Elias Ahonen
Jul 19 · 3 min read

The EOS blockchain is essentially a security mechanism to secure user’s data and by extension their tokens. Although EOS’ Smart Contract, parallel processing, and constitution create a system that is very difficult if not impossible to exploit by traditional means, hacks relating to specific dApps on the EOS blockchain have taken place. So far, gambling dApps have proven the juiciest targets for hackers. Let’s take a small look at some of these hacks.

EOSBets Hacked at Least Twice

In September 2018, EOSBet lost a whopping 44,427.4302 EOS ($236,000 at the time) from their operating wallet. This was due to an exploit relating to vulnerabilities in EOSBet’s smart contract. Ironically, this happened only a few days after EOSBet publicly claimed to be the most secured dApp. EOSBet quickly informed its user base about the loss via Reddit.

“Dear EOSBet Community,
On September 14th around 3:00 AM UTC we experienced a hack and breach of our bankroll, resulting in a theft of 44,427.4302 EOS before our contracts were taken offline by the development team. The remaining 463,745 EOS in our EOSBETDICE11 and EOSBETCASINO contracts are safe, the vulnerability is patched, and we are back online. We want to be as transparent as possible in explaining this breach and addressing any concerns the community might have.”

Barely a month after this attack, hackers found another loophole in the EOSBet smart contract. This time, the attacker carted away 65,000 EOS ($338,000).

It appears that the hackers were able to externally call EOSBet’s ‘transfer’ function using a fake hash, tricking the system into sending EOS to the hacker. This was first spotted and shared by a keen-eyed Redditor.

There is some speculation that a Third EOSBet hack took place where an unknown user won $600,000 through a series of consecutive wins, doubling their money through a consistent dice rolling over a span of 36 hours. While the incident looks somewhat suspicious, EOSBet has said that there was no exploitation of its code line and described the user as simply lucky.

DEOSGames Hacked with $24,000 lost

Also in September 2018, a DEOSGames user began depositing 10 EOS and getting a payout worth around $1000 every 30 minutes. This of course looked like an automated hack, as it was repeated over a dozen times and lead to the loss of around $24,000.

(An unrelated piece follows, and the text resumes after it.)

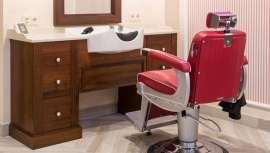 Amabilia, firma dedicada a la decoración y equipamiento de peluquerías, distribuye este tocador lavacabezas, de la marca Takara Belmont, de aire vintage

DEOSGames confirmed the hack via Twitter, stating that the incident was “a good stress test and we got a significant improvement of contract level”.

Take-away: These successful hacks were due to errors in the code lines of the smart contracts of particular dApps. While some dApps were exploited, there is nothing to suggest that these vulnerabilities represent any critical problem with EOS as a whole. They serve as a reminder for dApps developers to remain security conscious and take care to eliminate any possible loopholes that hackers might exploit. Remember: if it can be hacked, it will be hacked.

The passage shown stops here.